Die offiziellen Vertreter der türkischen und kurdischen Vereine sprechen sich gegen Gewalt aus. „Es ist nicht so, dass die PKK oder die FEYKOM diese Angriffe organisieren würden, sondern das sind meistens junge Männer, die man nicht ganz unter Kontrolle hat. Und das gilt für beide Seiten“, so Politikwissenschaftler Schmidinger. Um diese jungen Männer von Sachbeschädigungen abzuhalten, spricht Schmidinger von Community Policing.

Man solle „die älteren Mitglieder der Vereine und die Gemeinschaft in die Pflicht nehmen, damit sie auf ihre eigenen Jugendlichen schauen“. Auch der oberösterreichische Polizeidirektor Andreas Pils schlug laut der APA ähnliche Maßnahmen vor. Er stellte nach dem Brandanschlag in Wels am Dienstag in Aussicht, die Polizei werde mit allen entsprechenden Vereinen in Kontakt treten und gemeinsam mit der Politik ein Maßnahmen-Paket schnüren.

„Polizeiliche Härte“

Außerdem verkündete er „eine klare Botschaft, die sich eventuelle Trittbrettfahrer hinter die Ohren schreiben können: Wenn wer glaubt, nationale Konflikte nach Österreich tragen zu müssen, wird die notwendige polizeiliche Härte an den Tag gelegt werden, um die Ordnung aufrechtzuerhalten“. Doch auch durch Generalprävention kann man solche Dinge niemals ganz ausschließen, meint dazu Schmidinger.

Die Geschehnisse im Herkunftsland haben Auswirkungen auf die Diaspora hier. Wenn sich die Situation in der türkischen Innenpolitik zuspitzt, wirkt sich das auch auf die Situation in der österreichischen Gemeinde aus. Die Schriftzüge vor dem kurdischen Vereinslokal wurden inzwischen übermalen, übrig geblieben ist nur ein weißer Fleck und ein neuer Schriftzug: Biji serok Apo.
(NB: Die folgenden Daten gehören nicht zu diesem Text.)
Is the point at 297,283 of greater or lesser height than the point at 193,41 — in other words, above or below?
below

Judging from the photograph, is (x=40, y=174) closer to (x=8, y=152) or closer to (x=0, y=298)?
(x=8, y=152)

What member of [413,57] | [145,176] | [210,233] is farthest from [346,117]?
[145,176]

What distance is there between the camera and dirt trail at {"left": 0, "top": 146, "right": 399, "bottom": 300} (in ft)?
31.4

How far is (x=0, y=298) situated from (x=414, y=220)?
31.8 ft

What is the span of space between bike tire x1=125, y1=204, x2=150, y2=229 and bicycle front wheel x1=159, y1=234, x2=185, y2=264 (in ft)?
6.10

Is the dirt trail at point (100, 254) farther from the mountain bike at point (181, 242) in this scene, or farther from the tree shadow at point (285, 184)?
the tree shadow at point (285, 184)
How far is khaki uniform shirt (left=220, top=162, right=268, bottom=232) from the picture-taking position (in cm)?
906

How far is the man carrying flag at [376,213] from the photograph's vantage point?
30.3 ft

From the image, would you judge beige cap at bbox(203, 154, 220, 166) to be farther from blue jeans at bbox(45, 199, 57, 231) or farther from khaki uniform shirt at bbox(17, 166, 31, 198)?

Auf Deutsch heißt das Hoch lebe der Führer Apo – damit ist der Anführer der PKK Abdullah Öcalan gemeint. Wer diese Zeilen geschrieben hat, weiß die FEYKOM offiziell nicht. Diese Schriftzüge unterstreichen jedoch die Auseinandersetzungen und Polarisierungen der verschiedenen Lager.

Demokraten und Anti-Demokraten

Trotzdem werden die Auseinandersetzungen immer wieder auf ethnische Auseinandersetzungen reduziert. Mit diesem medialen Irrtum wollte die Grüne NR-Abgeordnete Berivan Aslan bereits nach den ersten AKP-Demonstrationen im Juli aufräumen. So lud die kurdischstämmige Politikerin gemeinsam mit mehreren türkischen Vereinen zu einer Pressekonferenz ein: „Es gibt in Österreich einen Konflikt zwischen den türkischstämmigen Demokraten und Anti-Demokraten. Das ist das Problem.“ Wer behaupte, es gäbe einen Konflikt zwischen Kurden und Türken, der kenne sich da nicht aus.
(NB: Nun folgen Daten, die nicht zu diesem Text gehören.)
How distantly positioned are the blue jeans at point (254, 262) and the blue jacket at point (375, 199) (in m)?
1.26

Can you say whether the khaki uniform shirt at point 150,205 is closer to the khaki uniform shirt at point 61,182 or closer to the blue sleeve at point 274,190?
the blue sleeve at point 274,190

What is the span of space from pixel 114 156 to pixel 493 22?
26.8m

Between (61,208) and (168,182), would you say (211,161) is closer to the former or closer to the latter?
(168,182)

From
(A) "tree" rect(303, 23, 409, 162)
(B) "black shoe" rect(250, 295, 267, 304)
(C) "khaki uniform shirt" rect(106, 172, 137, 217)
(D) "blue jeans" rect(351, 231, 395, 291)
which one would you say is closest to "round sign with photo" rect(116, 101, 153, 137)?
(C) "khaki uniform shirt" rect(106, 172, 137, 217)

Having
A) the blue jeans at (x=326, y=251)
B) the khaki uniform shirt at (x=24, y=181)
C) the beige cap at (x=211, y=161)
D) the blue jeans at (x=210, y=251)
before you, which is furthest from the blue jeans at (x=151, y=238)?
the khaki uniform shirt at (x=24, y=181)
Doch wer die demokratischen und wer die anti-demokratischen Kräfte in dem Fall sind, ist nicht ganz klar. So will jede Gruppierung für sich die einzig demokratische sein. In der Türkei ist die konservative AKP an der Macht und fährt bekanntermaßen einen sehr autoritären Kurs. Die AKP wurde demokratisch gewählt, sagen ihre Anhänger. Eine Demokratie braucht Minderheitenrechte, erwidern Vertreter des linken Lagers. Dass seit dem Wochenende Haftbefehle gegen mehrere Abgeordnete dieses linken Lagers vorliegen, macht die Stimmung in der Türkei nicht besser – und diese überträgt sich dann auch auf die Diaspora in Österreich.

Egal wie sehr man differenziert, eine aufgeheizte Stimmung innerhalb der türkischen Gemeinde ist nicht zu übersehen. Den Konflikt allein als ethnische Auseinandersetzung zwischen Kurden und Türken hochzustilisieren, greift aber zu kurz.

Und so ist es kompliziert. Es ist eine Auseinandersetzung zwischen linken Türken, die die Forderungen der türkischen Kurden nach mehr Rechten unterstützen und gegen alle, die ihre politische Ideologie nicht teilen. Die rechten Türken sind gegen die linken Kurden. Aber auch die linken Türken gegen die rechten Türken. Die türkischen AKP-Anhänger gegen Oppositionsunterstützer und wahlweise auch gegen PKK-Fans. Es ist im Prinzip kein rein ethnischer Konflikt, sondern auch eine Frage der politischen Verortung – links gegen rechts. Und dann gibt es noch die, die gar nichts damit zu tun haben wollen – oder auch nicht in die Schwarz-Weiß-Darstellungen passen.